With each turn in this Venetian Islands home in Miami Beach, views of tropical greenery, ocean and blue sky change as they would with the twist of a kaleidoscope. Here, the lens comes in the form of oversize windows and sliders and ribbons of glass that frame the beautiful natural setting.
Credit for the home goes to designer Luciana Fragali and builder Luis Bosch. Their assignment to create a comfortable home for a Brazilian couple and their three young sons was a breeze, so to speak, thanks to a lot of group think that included the homeowners. In just one year, the original 1950s home that once stood here was gone, with only a small portion of the structure left, and that, too, was modified.
Bosch came on board first, and soon afterward the couple began their search for a designer. The owners were introduced to Fragali through friends, and from there the design took off. “There are amazing beach homes in Brazil, and they wanted to have a home here that would recall that—a house that would be both contemporary and cozy and not pretentious,” Fragali says. It needed, she adds, to be a place their kids could play with their friends without worry, yet be just as appropriate for entertaining.

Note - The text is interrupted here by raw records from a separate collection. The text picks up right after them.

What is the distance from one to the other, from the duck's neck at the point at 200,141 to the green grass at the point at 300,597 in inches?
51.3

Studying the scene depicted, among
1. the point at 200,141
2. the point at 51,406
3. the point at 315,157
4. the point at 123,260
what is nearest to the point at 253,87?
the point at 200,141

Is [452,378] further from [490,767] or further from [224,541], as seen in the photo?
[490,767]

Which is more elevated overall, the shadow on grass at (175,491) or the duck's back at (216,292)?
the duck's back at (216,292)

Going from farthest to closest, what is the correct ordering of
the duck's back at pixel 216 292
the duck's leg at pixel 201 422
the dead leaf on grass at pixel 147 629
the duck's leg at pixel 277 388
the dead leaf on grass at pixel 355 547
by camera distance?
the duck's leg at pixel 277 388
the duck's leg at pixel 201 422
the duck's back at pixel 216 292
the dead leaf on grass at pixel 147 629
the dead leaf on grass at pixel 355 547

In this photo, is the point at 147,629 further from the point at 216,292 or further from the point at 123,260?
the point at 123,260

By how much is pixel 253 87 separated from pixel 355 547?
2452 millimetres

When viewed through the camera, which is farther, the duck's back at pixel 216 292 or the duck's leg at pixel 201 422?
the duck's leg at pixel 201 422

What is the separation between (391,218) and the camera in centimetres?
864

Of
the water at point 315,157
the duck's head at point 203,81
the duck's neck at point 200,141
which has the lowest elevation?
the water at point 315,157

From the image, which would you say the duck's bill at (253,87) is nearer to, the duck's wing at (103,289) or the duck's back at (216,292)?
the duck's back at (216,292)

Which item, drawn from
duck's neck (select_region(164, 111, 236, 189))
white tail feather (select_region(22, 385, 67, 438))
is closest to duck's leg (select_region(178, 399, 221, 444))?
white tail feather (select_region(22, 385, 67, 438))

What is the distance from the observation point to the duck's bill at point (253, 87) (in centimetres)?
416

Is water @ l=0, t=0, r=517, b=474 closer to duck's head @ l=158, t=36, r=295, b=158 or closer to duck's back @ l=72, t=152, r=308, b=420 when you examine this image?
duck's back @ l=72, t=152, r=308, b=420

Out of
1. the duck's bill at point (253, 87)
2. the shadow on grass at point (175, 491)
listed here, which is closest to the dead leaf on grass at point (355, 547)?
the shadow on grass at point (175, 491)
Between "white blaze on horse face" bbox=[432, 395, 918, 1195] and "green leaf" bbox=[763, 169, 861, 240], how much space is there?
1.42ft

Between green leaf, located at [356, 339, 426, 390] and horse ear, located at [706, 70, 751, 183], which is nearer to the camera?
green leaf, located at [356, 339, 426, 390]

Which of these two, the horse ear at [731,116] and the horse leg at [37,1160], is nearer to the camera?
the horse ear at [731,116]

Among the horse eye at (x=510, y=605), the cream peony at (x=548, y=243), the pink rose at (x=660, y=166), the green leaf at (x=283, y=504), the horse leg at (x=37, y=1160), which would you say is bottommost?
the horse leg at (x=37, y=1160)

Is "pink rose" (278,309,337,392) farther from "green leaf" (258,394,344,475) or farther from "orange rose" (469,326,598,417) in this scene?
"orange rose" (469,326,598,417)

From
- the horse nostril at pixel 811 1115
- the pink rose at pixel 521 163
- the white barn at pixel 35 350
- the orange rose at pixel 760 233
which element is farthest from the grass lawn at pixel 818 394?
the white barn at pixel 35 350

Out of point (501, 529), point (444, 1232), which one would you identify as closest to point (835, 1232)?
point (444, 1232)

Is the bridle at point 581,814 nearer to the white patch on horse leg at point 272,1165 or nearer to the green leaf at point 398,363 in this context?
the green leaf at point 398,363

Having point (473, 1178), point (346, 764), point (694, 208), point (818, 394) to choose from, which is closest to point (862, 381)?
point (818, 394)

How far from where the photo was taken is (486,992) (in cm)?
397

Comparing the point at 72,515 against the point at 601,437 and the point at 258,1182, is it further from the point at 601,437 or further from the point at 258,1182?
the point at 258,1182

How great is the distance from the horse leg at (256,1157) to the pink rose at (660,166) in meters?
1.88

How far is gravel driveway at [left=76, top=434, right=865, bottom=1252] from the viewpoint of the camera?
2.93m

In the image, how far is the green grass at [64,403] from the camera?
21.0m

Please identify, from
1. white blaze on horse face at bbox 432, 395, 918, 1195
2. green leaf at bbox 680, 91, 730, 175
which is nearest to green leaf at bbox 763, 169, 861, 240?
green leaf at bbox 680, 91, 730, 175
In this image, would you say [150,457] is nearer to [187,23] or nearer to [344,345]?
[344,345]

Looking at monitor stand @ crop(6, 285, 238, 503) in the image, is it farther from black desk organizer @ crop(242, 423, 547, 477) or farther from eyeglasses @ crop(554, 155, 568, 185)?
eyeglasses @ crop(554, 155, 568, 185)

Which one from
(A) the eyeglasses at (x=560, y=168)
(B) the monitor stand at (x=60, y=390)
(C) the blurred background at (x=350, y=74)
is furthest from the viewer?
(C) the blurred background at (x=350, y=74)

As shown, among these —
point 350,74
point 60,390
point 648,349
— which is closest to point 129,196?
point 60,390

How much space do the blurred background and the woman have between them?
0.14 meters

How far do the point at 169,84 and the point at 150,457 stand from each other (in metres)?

Ironically, Bosch had remodeled this very home for the previous owners. “I do a lot of work in Miami Beach and have a lot of signs on my projects. The couple saw one of them, went online and called me. They were surprised to know I had worked on this home before,” he explains. At first, the owners only wanted to remodel the bathrooms and incorporate some millwork. “Then they got more and more excited about the home and just decided to do more and more,” Bosch says. “We ended up demolishing 50 percent of the home, and for the remaining 50 percent we removed the tie beams, left the walls and then raised them so we could install taller sliding glass doors to take in the views.”
Although the remodel was dramatic, it was carefully thought-out. “The owners decided, before anything was done, to move into the house for a month and identify their needs,” Fragali says. “From there, they pinpointed what they liked and what changes they wanted to make.” Various floor plans came from Bosch and Fragali, who also has a background in architecture. After several meetings with the clients, all worked together to lay out the final plan, with Tony Leon of 3Design serving as architect of record. From the start, the owners, particularly the wife, were part of the team. “She went to the site every day and purchased the specified materials,” Fragali says. “This was the smoothest project I’ve worked on. Whenever there was an issue, we sat down together and solved it.”
New rooms include the maid’s quarters, a playroom and a cabana bath on the lower level, a family room, five bedrooms, a powder room and six bathrooms; plus, the swimming pool was transformed into an infinity pool with multihued translucent blue tiles now carpeting the bottom and sides. For furnishings, Fragali focused on durable materials in a neutral color palette. She chose a mocha cream limestone flooring with oversize tiles for many of the first-floor rooms, white oak for the bedroom floors and porcelain tiles for the bathrooms. The idea was to create cozy spaces via furnishing layouts and introduce color and patterns in pillows, art and decorative accessories. Fragali also custom-designed built-ins including the dining room buffet, family room television wall and a dramatic stone wall niche behind the family room sofa. “There are hidden LEDs on top of the niche,” she says. “So at night, when the lights are on, it washes over the stone and illuminates it.”
In the kitchen, sleek new cabinetry gives off an ultracontemporary vibe; to complement and add visual interest, Fragali opted for a marble backsplash and quartz countertops. Texture comes in the form of wallcoverings in the master bedroom and bathrooms. During construction, Fragali and the team found some newspapers from the 1950s with advertisements from the old Burdines department store, a former staple of Florida founded in the 1800s. With input from the owners, Fragali took these reminders of Miami’s history, framed them and hung them in the dramatic glass-walled powder room. Throughout, light-painted walls allow the colors from outside to remain the focus.
With the expansion of the house and in consideration of the couple’s desire to entertain, Fragali created new spaces for lounging outside, as well. Just as she had done inside, seating clusters define areas and new views. And with all the new construction, an opportunity was presented to Fragali and Bosch to redesign and replant the 15,000-square-foot lot with the help of Pacific Beach’s Nick Dietel and the homeowners. New plantings, including many clusia hedges and palm trees, came to color and sequin the landscape. In the end, this family home became a light-filled, easy-to-live-in space that lives up to those dreamy kaleidoscopic views.